What to do » Repeat the text of every record with each "pie" swapped for "circle" and nothing else altered. Leave out the pictures.
Data extract section start
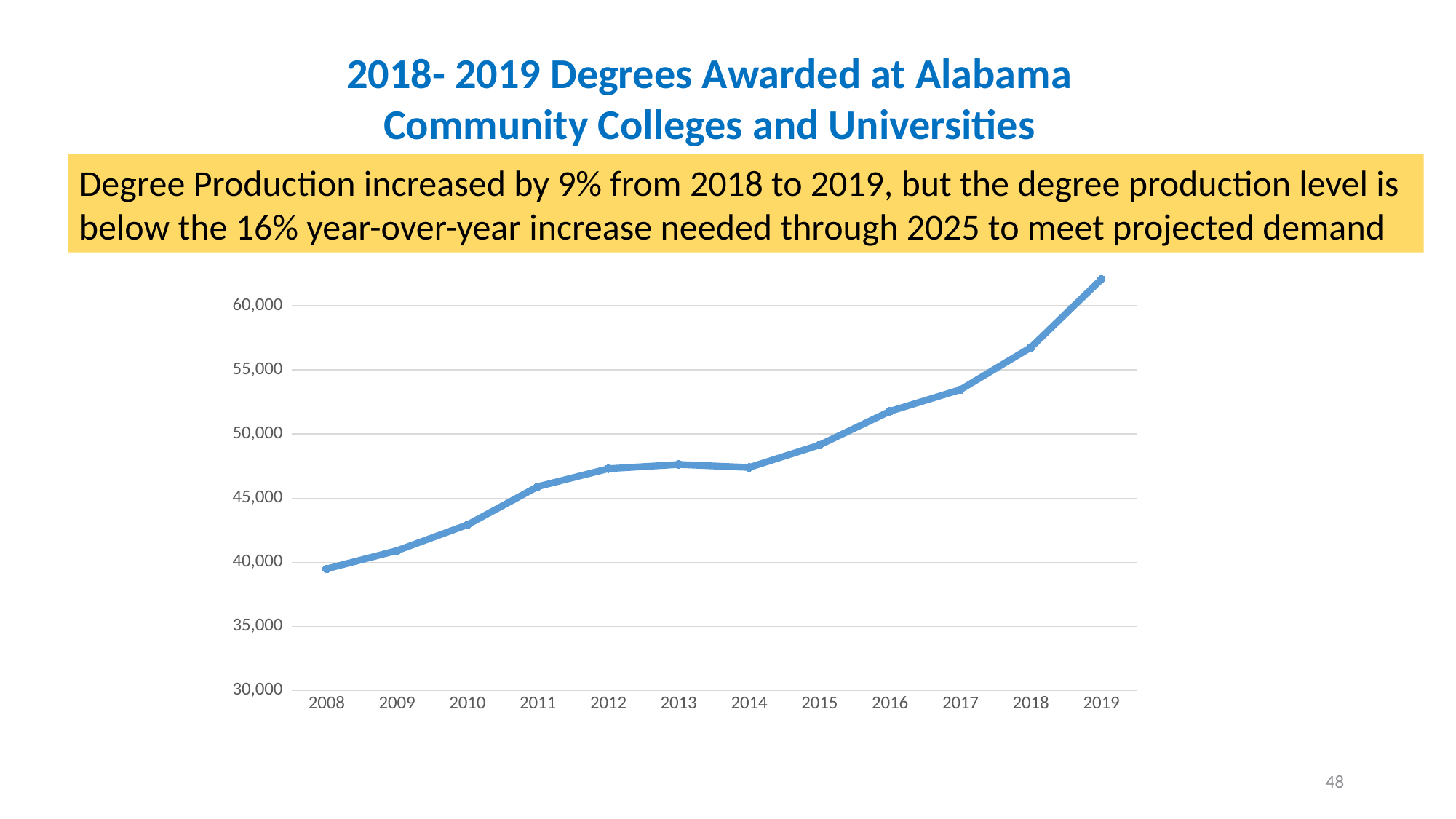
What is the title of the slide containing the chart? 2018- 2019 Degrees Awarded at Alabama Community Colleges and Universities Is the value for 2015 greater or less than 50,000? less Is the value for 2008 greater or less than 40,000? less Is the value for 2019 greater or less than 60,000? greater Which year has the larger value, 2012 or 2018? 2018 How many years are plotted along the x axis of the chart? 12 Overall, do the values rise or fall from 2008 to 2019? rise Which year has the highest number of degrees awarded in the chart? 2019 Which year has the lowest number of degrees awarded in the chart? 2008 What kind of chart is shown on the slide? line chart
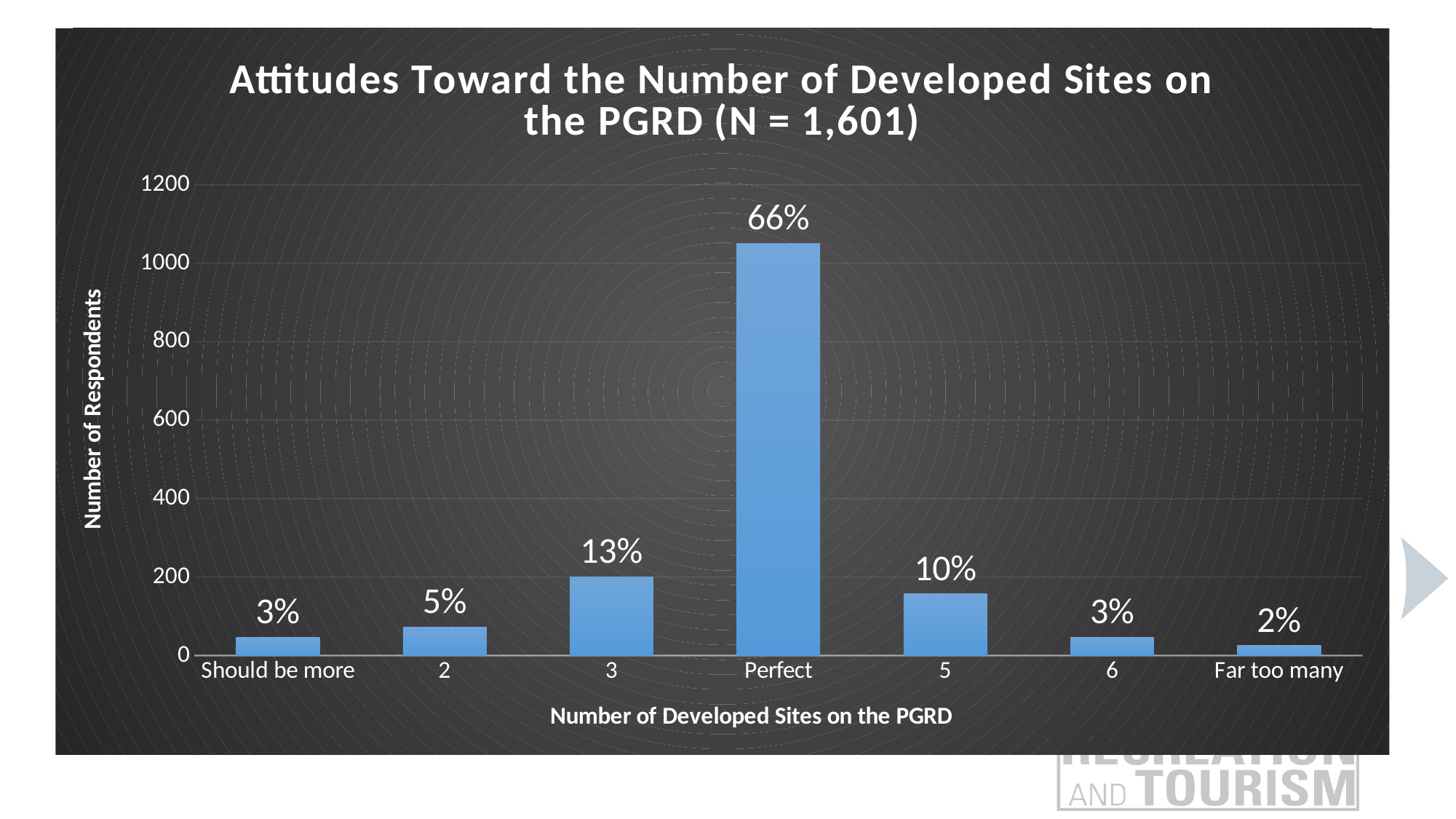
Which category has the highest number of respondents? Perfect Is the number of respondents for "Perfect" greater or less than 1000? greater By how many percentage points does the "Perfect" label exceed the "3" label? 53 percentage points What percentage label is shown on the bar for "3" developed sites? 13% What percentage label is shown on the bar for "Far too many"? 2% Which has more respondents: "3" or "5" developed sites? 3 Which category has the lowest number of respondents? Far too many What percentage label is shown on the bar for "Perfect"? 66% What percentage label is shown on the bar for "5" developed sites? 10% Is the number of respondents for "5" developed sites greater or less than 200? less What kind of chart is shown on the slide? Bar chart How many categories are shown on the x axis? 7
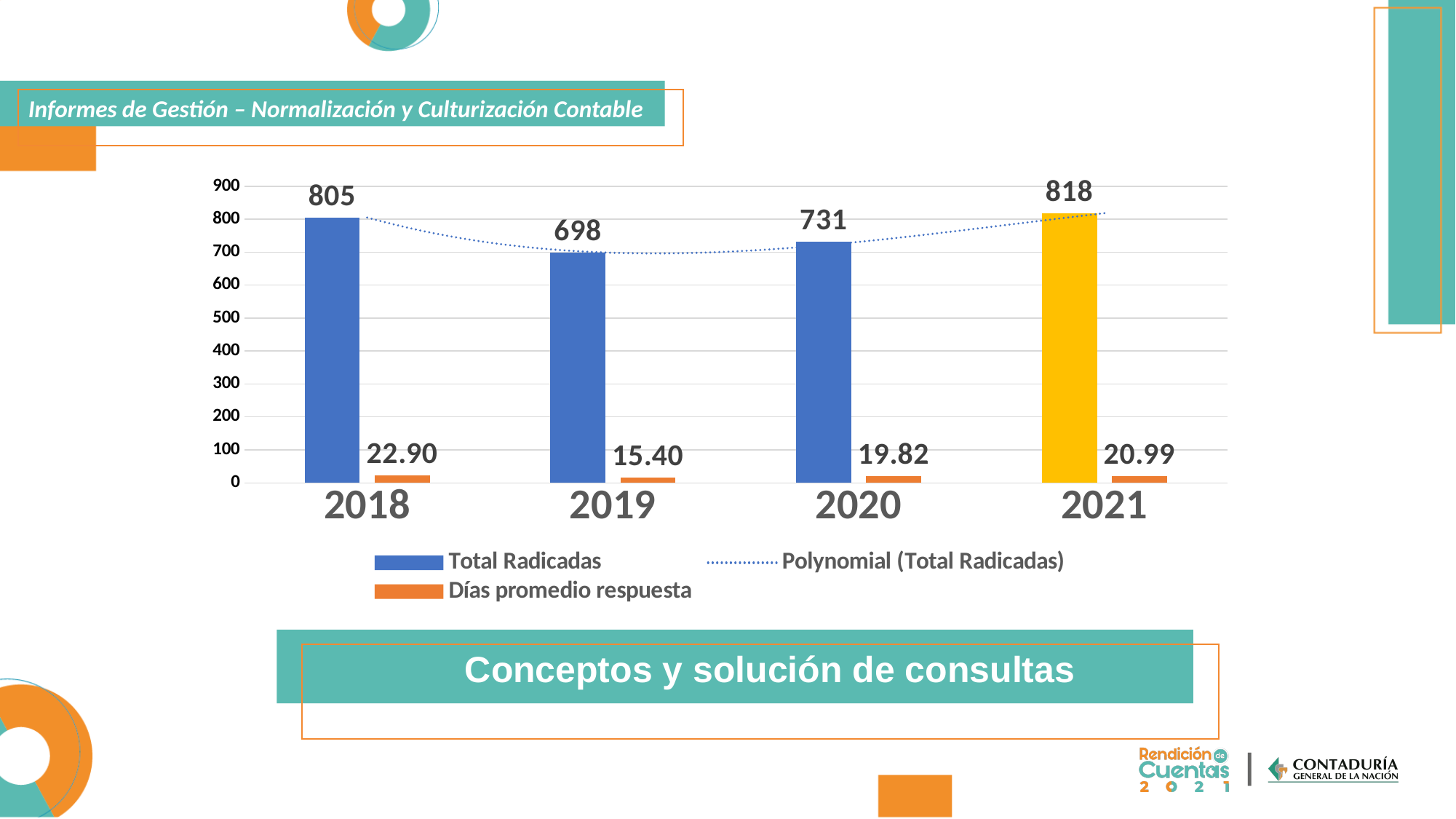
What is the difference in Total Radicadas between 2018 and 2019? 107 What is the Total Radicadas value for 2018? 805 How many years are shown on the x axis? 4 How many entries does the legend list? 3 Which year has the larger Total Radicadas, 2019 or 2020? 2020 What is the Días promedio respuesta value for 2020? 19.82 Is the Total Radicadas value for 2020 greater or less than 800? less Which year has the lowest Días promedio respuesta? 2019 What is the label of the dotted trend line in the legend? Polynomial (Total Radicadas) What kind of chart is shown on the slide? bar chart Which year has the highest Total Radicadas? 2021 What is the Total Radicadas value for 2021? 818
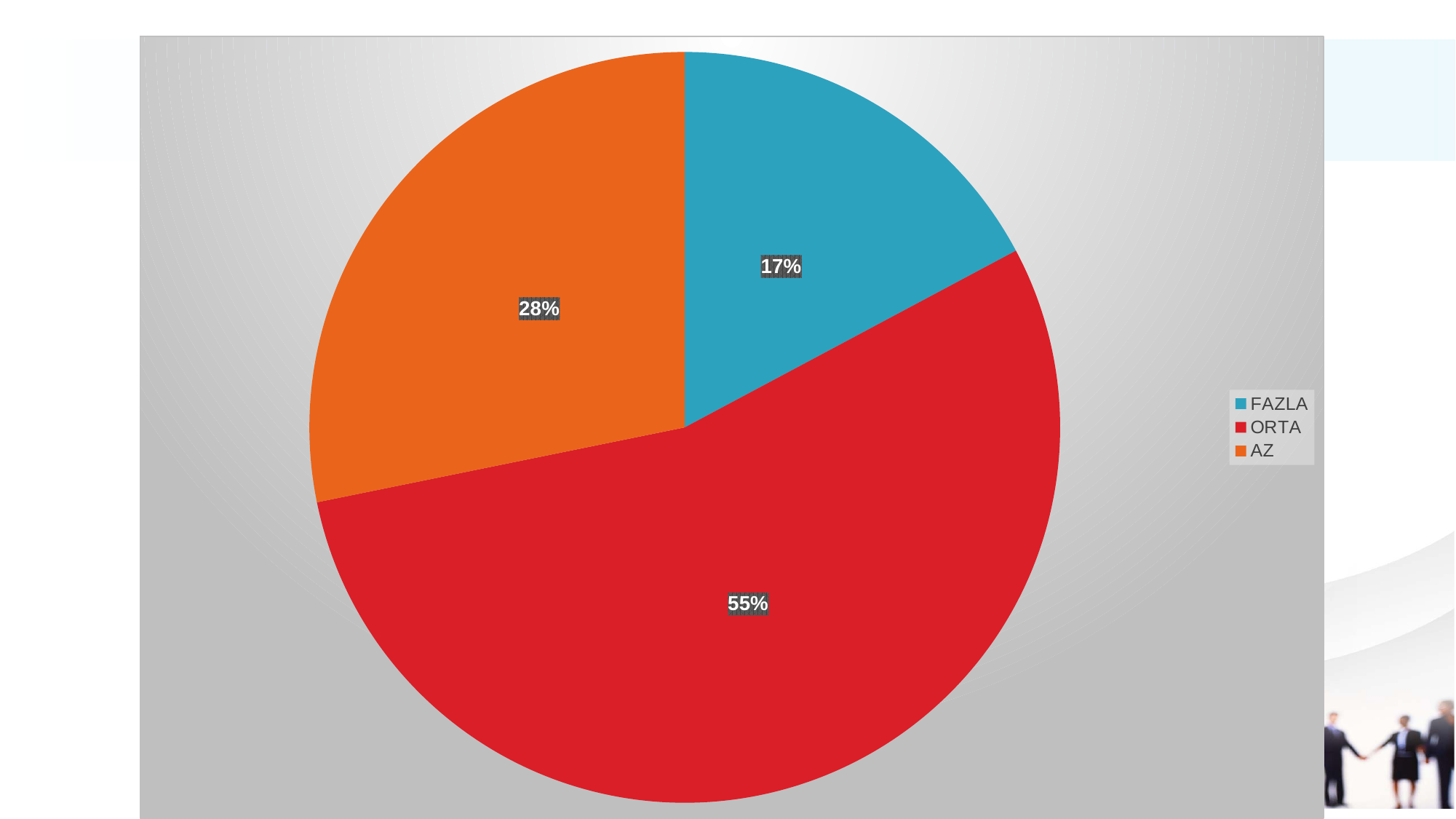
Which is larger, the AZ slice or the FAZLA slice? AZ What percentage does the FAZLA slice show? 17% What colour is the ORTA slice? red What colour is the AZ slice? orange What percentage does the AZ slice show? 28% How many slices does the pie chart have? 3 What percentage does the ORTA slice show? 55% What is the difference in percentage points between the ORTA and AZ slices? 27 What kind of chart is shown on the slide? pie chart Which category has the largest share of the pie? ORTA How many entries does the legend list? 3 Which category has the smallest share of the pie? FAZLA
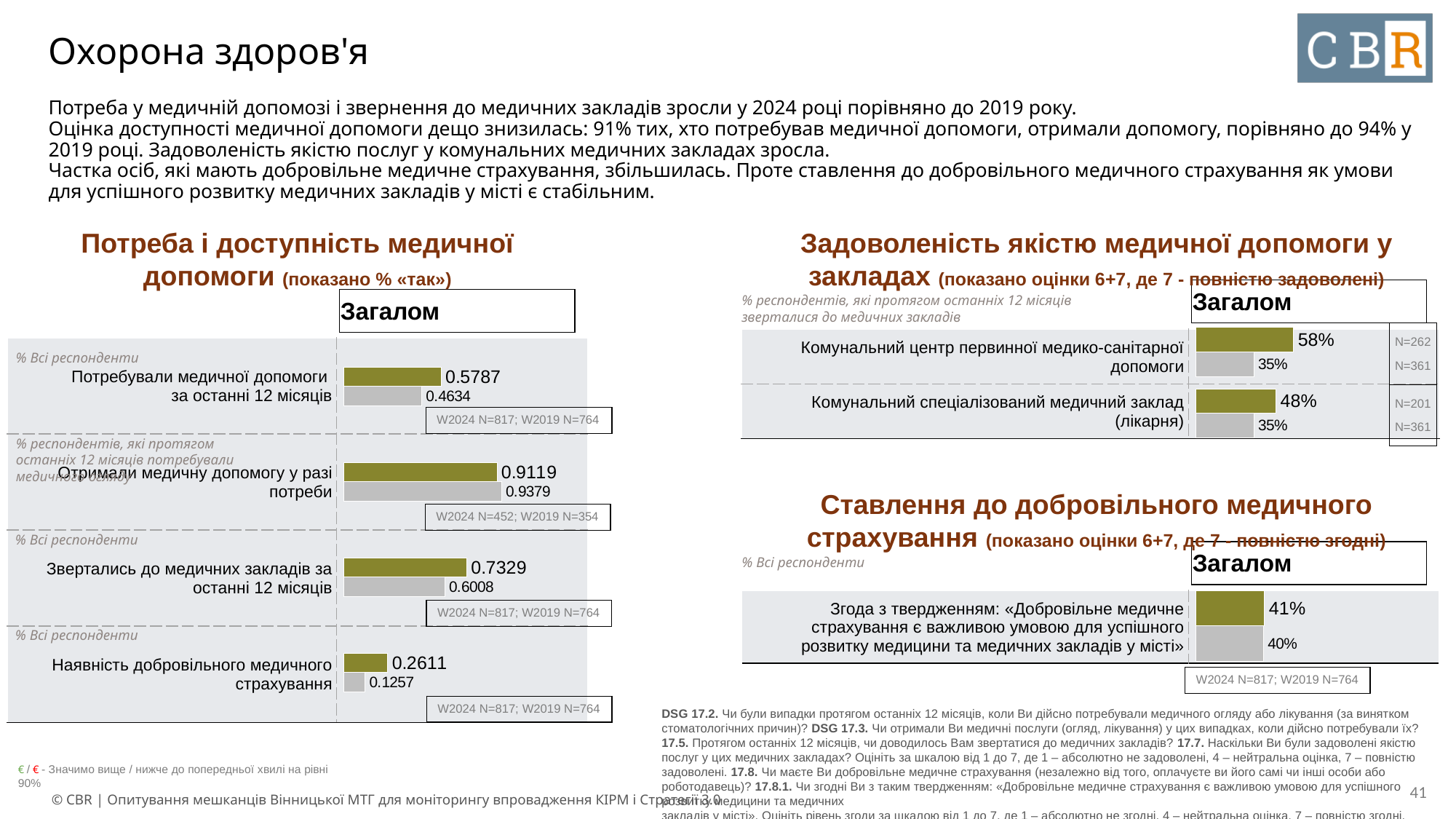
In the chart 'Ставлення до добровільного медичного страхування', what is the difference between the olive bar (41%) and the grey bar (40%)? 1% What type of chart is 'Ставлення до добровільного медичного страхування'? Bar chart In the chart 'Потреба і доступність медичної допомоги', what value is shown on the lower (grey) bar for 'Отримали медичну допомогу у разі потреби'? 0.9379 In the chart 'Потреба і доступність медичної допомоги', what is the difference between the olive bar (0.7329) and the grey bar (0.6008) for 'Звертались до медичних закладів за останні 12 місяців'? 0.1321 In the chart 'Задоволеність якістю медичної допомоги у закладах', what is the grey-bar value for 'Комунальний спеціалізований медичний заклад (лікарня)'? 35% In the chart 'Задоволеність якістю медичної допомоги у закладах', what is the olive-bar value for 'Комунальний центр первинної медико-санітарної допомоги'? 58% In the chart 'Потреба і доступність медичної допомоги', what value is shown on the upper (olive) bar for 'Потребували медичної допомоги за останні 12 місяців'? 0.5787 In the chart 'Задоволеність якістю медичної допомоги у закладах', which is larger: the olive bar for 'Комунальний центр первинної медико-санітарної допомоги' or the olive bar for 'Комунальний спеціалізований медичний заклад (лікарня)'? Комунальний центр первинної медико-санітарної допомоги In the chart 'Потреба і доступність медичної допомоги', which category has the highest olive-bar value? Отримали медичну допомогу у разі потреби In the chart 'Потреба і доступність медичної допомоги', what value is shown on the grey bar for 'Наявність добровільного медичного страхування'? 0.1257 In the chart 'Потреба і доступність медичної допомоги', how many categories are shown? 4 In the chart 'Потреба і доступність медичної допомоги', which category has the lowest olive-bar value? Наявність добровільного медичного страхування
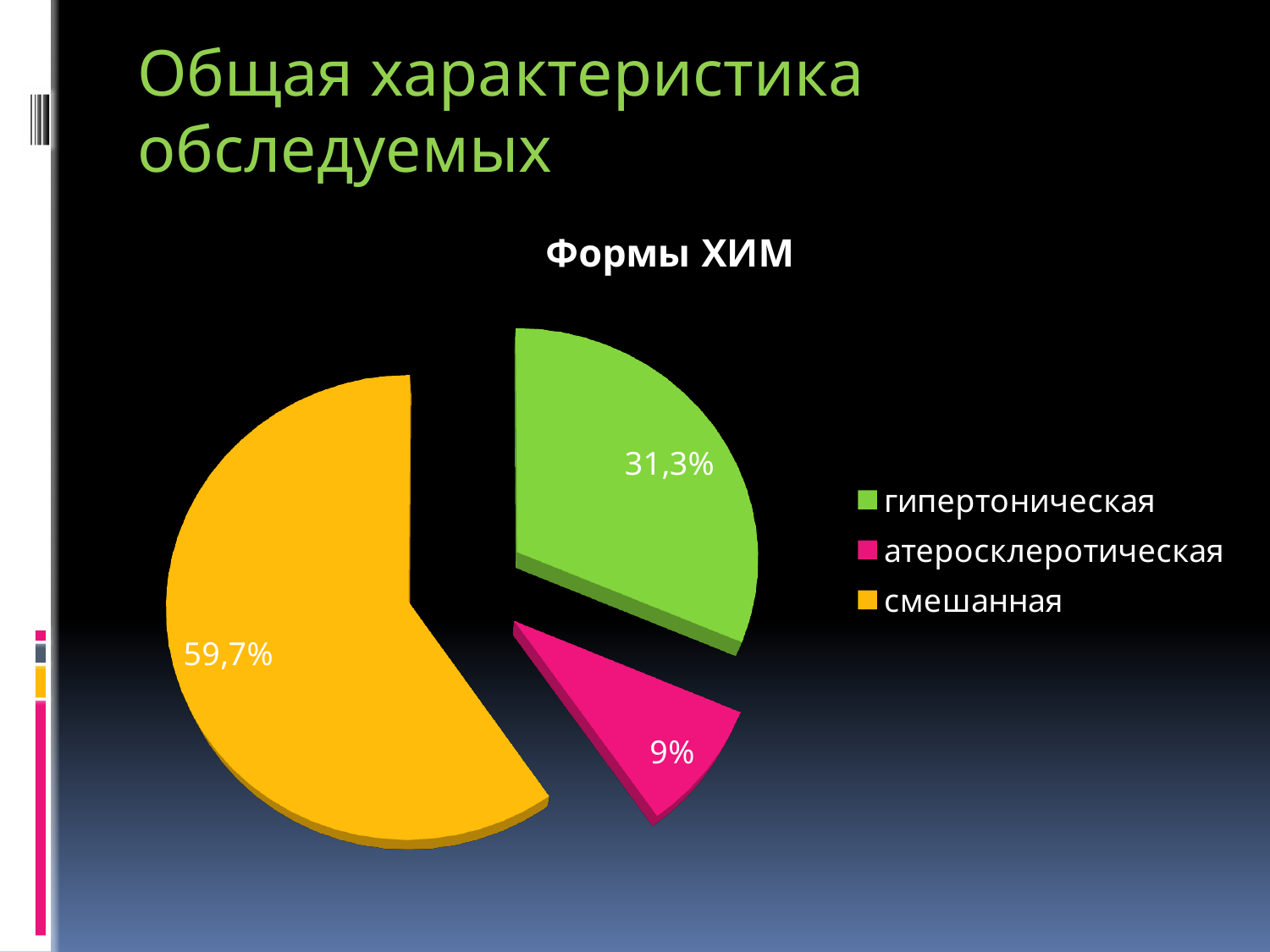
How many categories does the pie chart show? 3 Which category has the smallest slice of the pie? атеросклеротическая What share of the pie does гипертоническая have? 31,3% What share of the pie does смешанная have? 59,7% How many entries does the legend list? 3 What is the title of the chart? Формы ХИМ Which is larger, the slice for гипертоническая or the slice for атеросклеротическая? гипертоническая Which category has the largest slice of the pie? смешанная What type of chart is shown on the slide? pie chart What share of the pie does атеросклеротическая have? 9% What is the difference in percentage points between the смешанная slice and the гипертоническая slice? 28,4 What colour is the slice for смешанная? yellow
Data extract section end
Answer area »
What is the title of the slide containing the chart? 2018- 2019 Degrees Awarded at Alabama Community Colleges and Universities Is the value for 2015 greater or less than 50,000? less Is the value for 2008 greater or less than 40,000? less Is the value for 2019 greater or less than 60,000? greater Which year has the larger value, 2012 or 2018? 2018 How many years are plotted along the x axis of the chart? 12 Overall, do the values rise or fall from 2008 to 2019? rise Which year has the highest number of degrees awarded in the chart? 2019 Which year has the lowest number of degrees awarded in the chart? 2008 What kind of chart is shown on the slide? line chart
Which category has the highest number of respondents? Perfect Is the number of respondents for "Perfect" greater or less than 1000? greater By how many percentage points does the "Perfect" label exceed the "3" label? 53 percentage points What percentage label is shown on the bar for "3" developed sites? 13% What percentage label is shown on the bar for "Far too many"? 2% Which has more respondents: "3" or "5" developed sites? 3 Which category has the lowest number of respondents? Far too many What percentage label is shown on the bar for "Perfect"? 66% What percentage label is shown on the bar for "5" developed sites? 10% Is the number of respondents for "5" developed sites greater or less than 200? less What kind of chart is shown on the slide? Bar chart How many categories are shown on the x axis? 7
What is the difference in Total Radicadas between 2018 and 2019? 107 What is the Total Radicadas value for 2018? 805 How many years are shown on the x axis? 4 How many entries does the legend list? 3 Which year has the larger Total Radicadas, 2019 or 2020? 2020 What is the Días promedio respuesta value for 2020? 19.82 Is the Total Radicadas value for 2020 greater or less than 800? less Which year has the lowest Días promedio respuesta? 2019 What is the label of the dotted trend line in the legend? Polynomial (Total Radicadas) What kind of chart is shown on the slide? bar chart Which year has the highest Total Radicadas? 2021 What is the Total Radicadas value for 2021? 818
Which is larger, the AZ slice or the FAZLA slice? AZ What percentage does the FAZLA slice show? 17% What colour is the ORTA slice? red What colour is the AZ slice? orange What percentage does the AZ slice show? 28% How many slices does the circle chart have? 3 What percentage does the ORTA slice show? 55% What is the difference in percentage points between the ORTA and AZ slices? 27 What kind of chart is shown on the slide? circle chart Which category has the largest share of the circle? ORTA How many entries does the legend list? 3 Which category has the smallest share of the circle? FAZLA
In the chart 'Ставлення до добровільного медичного страхування', what is the difference between the olive bar (41%) and the grey bar (40%)? 1% What type of chart is 'Ставлення до добровільного медичного страхування'? Bar chart In the chart 'Потреба і доступність медичної допомоги', what value is shown on the lower (grey) bar for 'Отримали медичну допомогу у разі потреби'? 0.9379 In the chart 'Потреба і доступність медичної допомоги', what is the difference between the olive bar (0.7329) and the grey bar (0.6008) for 'Звертались до медичних закладів за останні 12 місяців'? 0.1321 In the chart 'Задоволеність якістю медичної допомоги у закладах', what is the grey-bar value for 'Комунальний спеціалізований медичний заклад (лікарня)'? 35% In the chart 'Задоволеність якістю медичної допомоги у закладах', what is the olive-bar value for 'Комунальний центр первинної медико-санітарної допомоги'? 58% In the chart 'Потреба і доступність медичної допомоги', what value is shown on the upper (olive) bar for 'Потребували медичної допомоги за останні 12 місяців'? 0.5787 In the chart 'Задоволеність якістю медичної допомоги у закладах', which is larger: the olive bar for 'Комунальний центр первинної медико-санітарної допомоги' or the olive bar for 'Комунальний спеціалізований медичний заклад (лікарня)'? Комунальний центр первинної медико-санітарної допомоги In the chart 'Потреба і доступність медичної допомоги', which category has the highest olive-bar value? Отримали медичну допомогу у разі потреби In the chart 'Потреба і доступність медичної допомоги', what value is shown on the grey bar for 'Наявність добровільного медичного страхування'? 0.1257 In the chart 'Потреба і доступність медичної допомоги', how many categories are shown? 4 In the chart 'Потреба і доступність медичної допомоги', which category has the lowest olive-bar value? Наявність добровільного медичного страхування
How many categories does the circle chart show? 3 Which category has the smallest slice of the circle? атеросклеротическая What share of the circle does гипертоническая have? 31,3% What share of the circle does смешанная have? 59,7% How many entries does the legend list? 3 What is the title of the chart? Формы ХИМ Which is larger, the slice for гипертоническая or the slice for атеросклеротическая? гипертоническая Which category has the largest slice of the circle? смешанная What type of chart is shown on the slide? circle chart What share of the circle does атеросклеротическая have? 9% What is the difference in percentage points between the смешанная slice and the гипертоническая slice? 28,4 What colour is the slice for смешанная? yellow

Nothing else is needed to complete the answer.